**Selected excerpt:**
========================================================================
BUSINESSWEEK ONLINE : FEBRUARY 22, 1999 ISSUE
SPECIAL REPORT
The Mother of All Software Projects
Microsoft's Windows 2000 program is big. Really big. And it has
problems to match
Welcome to the software factory. Here, in buildings 9, 10, 26, 27, and
28 on Microsoft Corp.'s sprawling Redmond (Wash.) campus, the
company's mammoth Windows 2000 operating system is assembled and torn
apart once every 24 hours.
The ''daily build'' begins at 6 p.m. That's when engineering managers
gather all of the new features and bug fixes that thousands of
programmers produced during the day and bolt them together like so
many auto parts. Twelve hours later--if all goes well--the build is
done and quality assurance technicians take over. They test the code
on 200 computers and ferret out anywhere from 250 to 400 new bugs.
''Triage'' teams comb over the bug reports and dole out assignments.
Programmers type away all day in their rabbit-warren offices. Then, at
6 p.m., the whole process begins again.
========================================================================
**Information:**
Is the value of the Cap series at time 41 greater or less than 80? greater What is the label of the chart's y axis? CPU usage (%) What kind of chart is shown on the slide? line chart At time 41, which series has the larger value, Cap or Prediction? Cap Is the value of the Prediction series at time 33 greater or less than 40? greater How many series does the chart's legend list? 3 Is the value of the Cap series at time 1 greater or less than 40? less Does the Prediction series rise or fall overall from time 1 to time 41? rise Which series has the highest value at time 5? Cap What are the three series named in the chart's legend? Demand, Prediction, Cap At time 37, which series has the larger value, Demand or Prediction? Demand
========================================================================
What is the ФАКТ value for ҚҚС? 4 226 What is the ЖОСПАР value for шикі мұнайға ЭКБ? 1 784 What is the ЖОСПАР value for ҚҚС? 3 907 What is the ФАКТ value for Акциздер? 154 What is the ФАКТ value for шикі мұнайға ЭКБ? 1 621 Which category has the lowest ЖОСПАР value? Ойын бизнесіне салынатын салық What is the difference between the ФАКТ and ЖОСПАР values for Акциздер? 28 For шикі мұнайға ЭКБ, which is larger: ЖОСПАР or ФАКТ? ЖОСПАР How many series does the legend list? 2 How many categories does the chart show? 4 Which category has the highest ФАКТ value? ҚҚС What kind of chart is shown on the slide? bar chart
========================================================================
**What to produce:** In the BusinessWeek report on Windows 2000, what time does the daily build begin?

**Answer for the task:** 6 p.m.